Reproduce every item below word for word, with no changes.

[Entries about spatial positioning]
********************
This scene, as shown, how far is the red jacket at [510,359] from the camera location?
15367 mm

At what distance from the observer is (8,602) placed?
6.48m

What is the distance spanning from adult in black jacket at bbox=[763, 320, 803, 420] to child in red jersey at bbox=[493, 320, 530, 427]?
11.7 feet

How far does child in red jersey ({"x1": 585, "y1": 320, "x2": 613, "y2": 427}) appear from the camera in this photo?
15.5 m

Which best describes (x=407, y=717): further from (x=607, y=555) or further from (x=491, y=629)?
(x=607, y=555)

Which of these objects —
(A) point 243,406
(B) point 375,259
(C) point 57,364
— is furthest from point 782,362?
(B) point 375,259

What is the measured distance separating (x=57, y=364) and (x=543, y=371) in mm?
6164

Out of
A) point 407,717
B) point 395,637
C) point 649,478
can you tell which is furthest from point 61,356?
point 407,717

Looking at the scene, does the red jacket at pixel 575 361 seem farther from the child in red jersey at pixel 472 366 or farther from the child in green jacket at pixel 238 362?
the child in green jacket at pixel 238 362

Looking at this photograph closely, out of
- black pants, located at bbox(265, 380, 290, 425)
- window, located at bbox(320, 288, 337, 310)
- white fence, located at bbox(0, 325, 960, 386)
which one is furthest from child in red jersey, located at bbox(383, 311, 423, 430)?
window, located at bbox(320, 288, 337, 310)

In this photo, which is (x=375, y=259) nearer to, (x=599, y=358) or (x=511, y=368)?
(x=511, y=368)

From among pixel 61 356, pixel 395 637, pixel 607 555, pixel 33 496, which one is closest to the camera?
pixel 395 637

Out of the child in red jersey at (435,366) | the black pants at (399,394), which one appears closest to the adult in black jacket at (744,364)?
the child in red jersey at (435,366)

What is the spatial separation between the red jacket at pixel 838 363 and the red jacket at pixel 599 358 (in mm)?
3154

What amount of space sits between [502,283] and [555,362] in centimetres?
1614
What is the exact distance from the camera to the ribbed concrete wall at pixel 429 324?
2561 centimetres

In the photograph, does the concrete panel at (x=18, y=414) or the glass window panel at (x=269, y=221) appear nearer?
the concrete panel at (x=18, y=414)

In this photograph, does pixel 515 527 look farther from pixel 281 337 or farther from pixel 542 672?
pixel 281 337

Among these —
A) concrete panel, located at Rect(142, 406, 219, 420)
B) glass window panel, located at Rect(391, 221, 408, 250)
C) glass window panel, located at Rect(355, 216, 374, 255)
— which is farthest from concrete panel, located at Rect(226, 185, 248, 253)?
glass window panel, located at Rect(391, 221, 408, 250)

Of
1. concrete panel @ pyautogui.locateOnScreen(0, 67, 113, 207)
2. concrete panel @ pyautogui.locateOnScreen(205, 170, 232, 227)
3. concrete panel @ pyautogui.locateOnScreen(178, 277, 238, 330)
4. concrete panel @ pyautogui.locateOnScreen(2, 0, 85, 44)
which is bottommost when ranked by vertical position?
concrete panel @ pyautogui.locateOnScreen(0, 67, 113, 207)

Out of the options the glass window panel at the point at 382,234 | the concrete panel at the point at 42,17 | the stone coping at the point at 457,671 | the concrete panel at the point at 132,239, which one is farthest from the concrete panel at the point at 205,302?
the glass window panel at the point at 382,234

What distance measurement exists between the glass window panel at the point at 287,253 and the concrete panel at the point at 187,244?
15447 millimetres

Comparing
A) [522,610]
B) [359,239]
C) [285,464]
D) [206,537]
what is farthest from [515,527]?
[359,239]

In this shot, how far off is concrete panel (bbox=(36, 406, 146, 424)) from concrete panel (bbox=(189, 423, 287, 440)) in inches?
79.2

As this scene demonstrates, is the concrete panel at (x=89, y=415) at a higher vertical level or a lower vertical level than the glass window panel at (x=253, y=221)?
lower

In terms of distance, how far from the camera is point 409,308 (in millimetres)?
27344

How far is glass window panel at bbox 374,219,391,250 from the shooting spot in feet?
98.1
********************
> SOLUTION TO THIS TASK:
This scene, as shown, how far is the red jacket at [510,359] from the camera location?
15367 mm

At what distance from the observer is (8,602) placed?
6.48m

What is the distance spanning from adult in black jacket at bbox=[763, 320, 803, 420] to child in red jersey at bbox=[493, 320, 530, 427]?
11.7 feet

How far does child in red jersey ({"x1": 585, "y1": 320, "x2": 613, "y2": 427}) appear from the camera in this photo?
15.5 m

Which best describes (x=407, y=717): further from (x=607, y=555) or further from (x=491, y=629)?
(x=607, y=555)

Which of these objects —
(A) point 243,406
(B) point 375,259
(C) point 57,364
— is furthest from point 782,362?
(B) point 375,259

What is the measured distance separating (x=57, y=364) and (x=543, y=371) in mm?
6164

Out of
A) point 407,717
B) point 395,637
C) point 649,478
can you tell which is furthest from point 61,356?
point 407,717

Looking at the scene, does the red jacket at pixel 575 361 seem farther from the child in red jersey at pixel 472 366 or farther from the child in green jacket at pixel 238 362?
the child in green jacket at pixel 238 362

Looking at this photograph closely, out of
- black pants, located at bbox(265, 380, 290, 425)
- window, located at bbox(320, 288, 337, 310)
- white fence, located at bbox(0, 325, 960, 386)
which one is furthest from child in red jersey, located at bbox(383, 311, 423, 430)?
window, located at bbox(320, 288, 337, 310)

In this photo, which is (x=375, y=259) nearer to, (x=599, y=358) or (x=511, y=368)?
(x=511, y=368)

From among pixel 61 356, pixel 395 637, pixel 607 555, pixel 33 496, which one is closest to the camera?
pixel 395 637

Out of the child in red jersey at (435,366) | the black pants at (399,394), which one appears closest to the adult in black jacket at (744,364)?
the child in red jersey at (435,366)

What is the spatial separation between the red jacket at pixel 838 363 and the red jacket at pixel 599 358 (in mm)?
3154

What amount of space sits between [502,283] and [555,362] in centimetres?
1614
What is the exact distance from the camera to the ribbed concrete wall at pixel 429 324?
2561 centimetres

In the photograph, does the concrete panel at (x=18, y=414) or the glass window panel at (x=269, y=221) appear nearer?
the concrete panel at (x=18, y=414)

In this photograph, does pixel 515 527 look farther from pixel 281 337 or farther from pixel 542 672?
pixel 281 337

Among these —
A) concrete panel, located at Rect(142, 406, 219, 420)
B) glass window panel, located at Rect(391, 221, 408, 250)
C) glass window panel, located at Rect(355, 216, 374, 255)
— which is farthest from concrete panel, located at Rect(226, 185, 248, 253)?
glass window panel, located at Rect(391, 221, 408, 250)

Of
1. concrete panel @ pyautogui.locateOnScreen(0, 67, 113, 207)
2. concrete panel @ pyautogui.locateOnScreen(205, 170, 232, 227)
3. concrete panel @ pyautogui.locateOnScreen(178, 277, 238, 330)
4. concrete panel @ pyautogui.locateOnScreen(2, 0, 85, 44)
which is bottommost when ranked by vertical position?
concrete panel @ pyautogui.locateOnScreen(0, 67, 113, 207)

Out of the options the glass window panel at the point at 382,234 | the concrete panel at the point at 42,17 | the stone coping at the point at 457,671 | the concrete panel at the point at 132,239, which one is farthest from the concrete panel at the point at 205,302?
the glass window panel at the point at 382,234

What distance measurement exists between the glass window panel at the point at 287,253 and the concrete panel at the point at 187,244?
15447 millimetres

Comparing
A) [522,610]
B) [359,239]
C) [285,464]
D) [206,537]
what is farthest from [515,527]?
[359,239]

In this shot, how far off is concrete panel (bbox=(36, 406, 146, 424)) from concrete panel (bbox=(189, 423, 287, 440)) in inches?
79.2

As this scene demonstrates, is the concrete panel at (x=89, y=415) at a higher vertical level or a lower vertical level than the glass window panel at (x=253, y=221)?
lower

In terms of distance, how far from the camera is point 409,308 (in millimetres)?
27344

How far is glass window panel at bbox 374,219,391,250 from the shooting spot in feet?
98.1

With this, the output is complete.